Banyak orang Indonesia mungkin lebih mengenal merek dagang Yamaha lewat sepeda motor. Namun, sepeda motor bukanlah barang pertama yang dibuat Torakusu Yamaha. Ia merintis usahanya dengan membuat alat musik organ. Semua berawal di tahun 1887, ketika ia diminta oleh sebuah sekolah dasar di Hamamatsu untuk memperbaiki organ mahal yang diimpor dari Amerika Serikat.
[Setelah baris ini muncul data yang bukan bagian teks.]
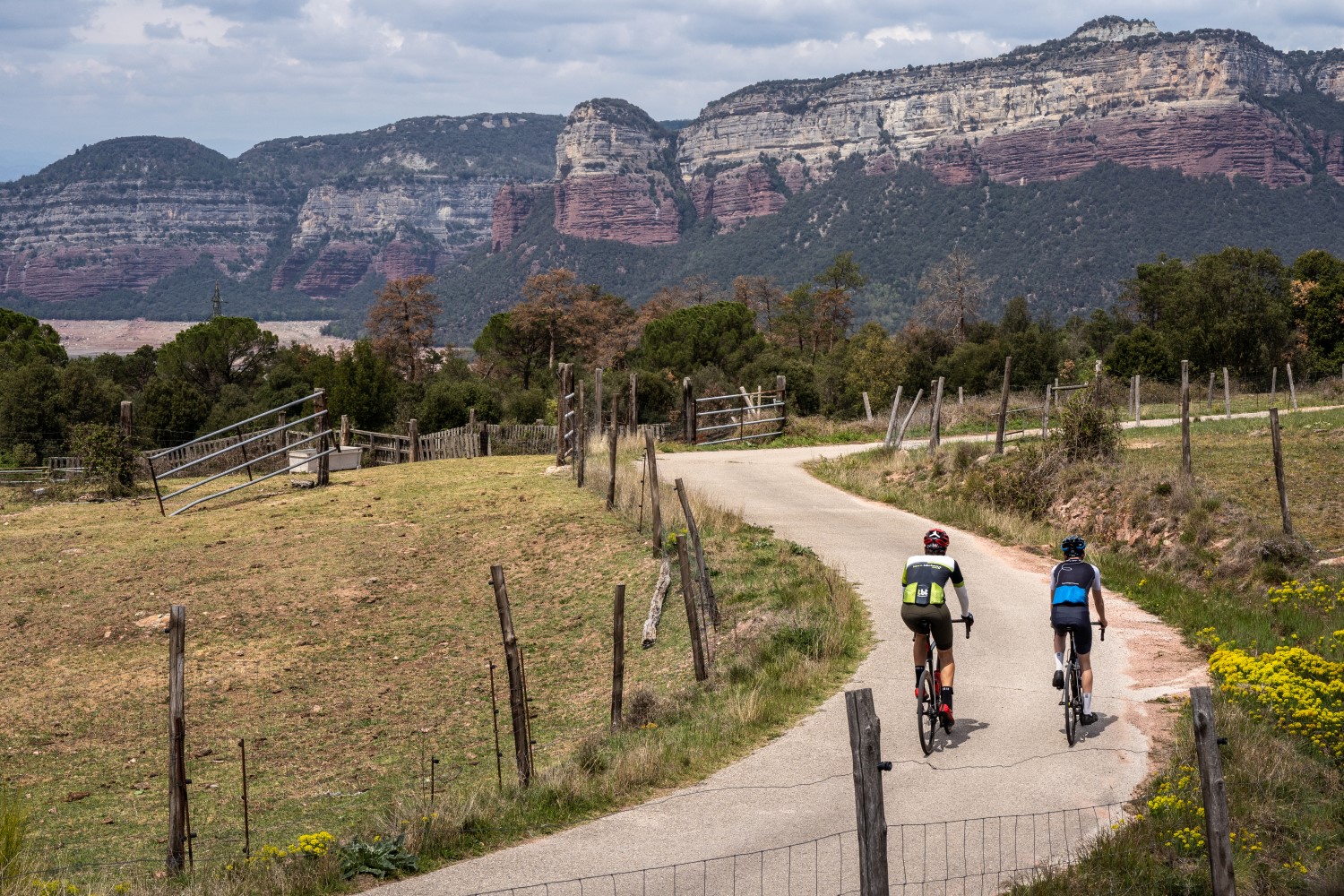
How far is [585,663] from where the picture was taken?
17.4 m

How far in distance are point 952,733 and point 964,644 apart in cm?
337

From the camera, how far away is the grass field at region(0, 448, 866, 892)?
1166cm

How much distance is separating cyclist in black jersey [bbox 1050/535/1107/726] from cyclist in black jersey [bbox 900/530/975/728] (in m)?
0.85

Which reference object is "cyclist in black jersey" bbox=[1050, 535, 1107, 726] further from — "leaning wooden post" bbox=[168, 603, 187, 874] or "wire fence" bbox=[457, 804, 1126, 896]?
"leaning wooden post" bbox=[168, 603, 187, 874]

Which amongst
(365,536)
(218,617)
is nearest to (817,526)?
(365,536)

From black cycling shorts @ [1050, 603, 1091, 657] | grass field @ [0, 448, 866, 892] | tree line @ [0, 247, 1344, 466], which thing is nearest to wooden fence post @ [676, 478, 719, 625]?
grass field @ [0, 448, 866, 892]

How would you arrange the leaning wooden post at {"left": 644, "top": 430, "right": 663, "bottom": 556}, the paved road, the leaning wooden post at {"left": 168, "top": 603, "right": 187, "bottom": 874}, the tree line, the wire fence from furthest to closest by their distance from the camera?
the tree line < the leaning wooden post at {"left": 644, "top": 430, "right": 663, "bottom": 556} < the leaning wooden post at {"left": 168, "top": 603, "right": 187, "bottom": 874} < the paved road < the wire fence

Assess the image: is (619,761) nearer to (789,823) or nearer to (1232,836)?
(789,823)

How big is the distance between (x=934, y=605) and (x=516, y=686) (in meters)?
3.76

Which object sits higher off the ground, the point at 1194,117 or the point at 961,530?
the point at 1194,117

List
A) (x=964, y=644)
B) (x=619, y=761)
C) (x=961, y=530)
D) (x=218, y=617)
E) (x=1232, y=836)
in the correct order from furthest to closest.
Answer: (x=961, y=530)
(x=218, y=617)
(x=964, y=644)
(x=619, y=761)
(x=1232, y=836)

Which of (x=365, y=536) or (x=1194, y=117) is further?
(x=1194, y=117)

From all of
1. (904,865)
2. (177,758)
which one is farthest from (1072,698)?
(177,758)

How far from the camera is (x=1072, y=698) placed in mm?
11070
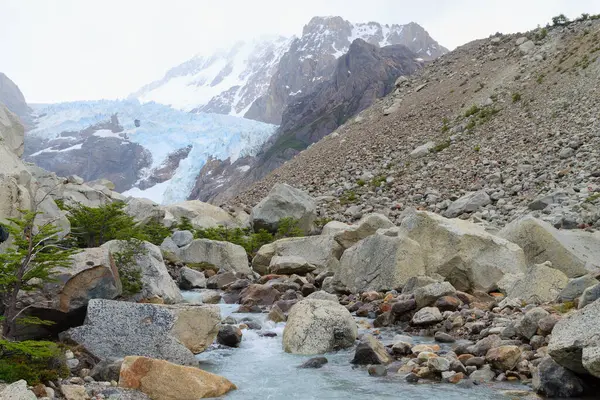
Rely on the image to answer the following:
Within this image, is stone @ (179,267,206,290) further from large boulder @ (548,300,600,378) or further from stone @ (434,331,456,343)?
large boulder @ (548,300,600,378)

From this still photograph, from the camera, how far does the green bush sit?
317 inches

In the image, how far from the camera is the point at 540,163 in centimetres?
2966

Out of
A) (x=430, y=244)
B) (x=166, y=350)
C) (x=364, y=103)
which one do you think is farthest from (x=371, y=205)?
(x=364, y=103)

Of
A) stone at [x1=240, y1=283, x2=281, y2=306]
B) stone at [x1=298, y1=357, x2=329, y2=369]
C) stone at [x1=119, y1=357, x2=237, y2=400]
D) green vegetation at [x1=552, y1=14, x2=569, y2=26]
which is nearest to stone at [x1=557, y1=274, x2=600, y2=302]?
stone at [x1=298, y1=357, x2=329, y2=369]

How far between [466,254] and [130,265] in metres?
9.67

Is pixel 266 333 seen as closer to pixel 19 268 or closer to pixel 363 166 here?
pixel 19 268

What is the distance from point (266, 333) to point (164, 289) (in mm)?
3742

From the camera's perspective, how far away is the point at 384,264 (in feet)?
56.7

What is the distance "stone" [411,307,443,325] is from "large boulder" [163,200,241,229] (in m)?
22.7

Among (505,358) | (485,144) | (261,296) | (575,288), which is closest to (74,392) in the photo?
(505,358)

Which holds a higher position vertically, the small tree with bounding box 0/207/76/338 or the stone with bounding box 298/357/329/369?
the small tree with bounding box 0/207/76/338

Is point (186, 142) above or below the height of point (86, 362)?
above

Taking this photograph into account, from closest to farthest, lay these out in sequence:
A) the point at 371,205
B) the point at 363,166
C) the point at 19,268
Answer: the point at 19,268
the point at 371,205
the point at 363,166

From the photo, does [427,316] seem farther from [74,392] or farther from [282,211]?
[282,211]
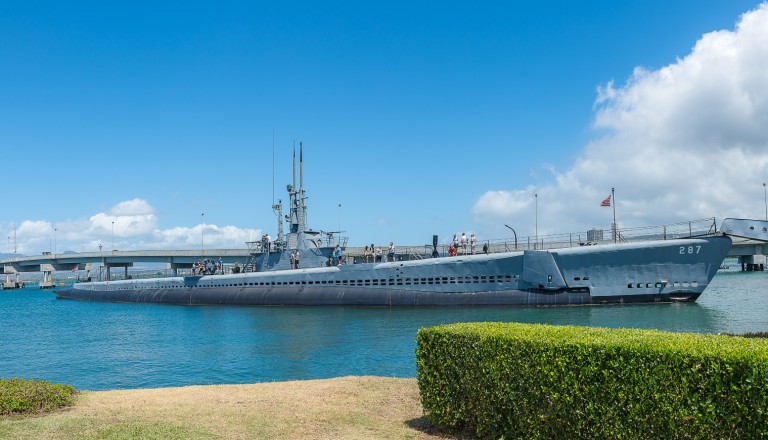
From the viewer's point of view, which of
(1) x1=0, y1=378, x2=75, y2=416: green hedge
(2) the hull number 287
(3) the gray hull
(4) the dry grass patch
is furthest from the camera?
(3) the gray hull

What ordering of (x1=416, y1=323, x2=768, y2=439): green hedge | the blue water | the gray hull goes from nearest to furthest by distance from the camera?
1. (x1=416, y1=323, x2=768, y2=439): green hedge
2. the blue water
3. the gray hull

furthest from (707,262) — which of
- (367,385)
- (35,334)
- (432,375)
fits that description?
(35,334)

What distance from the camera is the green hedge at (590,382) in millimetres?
5707

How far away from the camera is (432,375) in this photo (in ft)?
29.3

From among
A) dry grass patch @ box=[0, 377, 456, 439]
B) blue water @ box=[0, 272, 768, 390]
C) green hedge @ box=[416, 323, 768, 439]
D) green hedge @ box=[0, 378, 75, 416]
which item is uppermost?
green hedge @ box=[416, 323, 768, 439]

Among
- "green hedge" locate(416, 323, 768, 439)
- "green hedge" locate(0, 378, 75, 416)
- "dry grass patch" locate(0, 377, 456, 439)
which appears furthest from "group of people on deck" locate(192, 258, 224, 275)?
→ "green hedge" locate(416, 323, 768, 439)

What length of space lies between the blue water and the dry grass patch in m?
5.33

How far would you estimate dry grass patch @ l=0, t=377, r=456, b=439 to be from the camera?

Ia tidak sekadar memperbaiki tapi juga berpikir untuk membuat organ seperti itu di Jepang dengan harga yang lebih murah.3

Luar biasa! Melihat bangsanya tertinggal dalam suatu hal, Yamaha berpikir untuk merintis pengejaran ketertinggalan. Kita, orang Indonesia, perlu meniru cara berpikirnya—khususnya ketika ketergantungan negara kita akan barang impor terus meningkat akibat menurunnya kinerja industri dalam negeri.4 Itu berarti Indonesia membutuhkan perintis-perintis yang sigap menguasai teknologi dan berani membuat produk-produk lokal. Pikiran merintis pengejaran ketertinggalan adalah penting karena akan membawa bangsa semakin di depan.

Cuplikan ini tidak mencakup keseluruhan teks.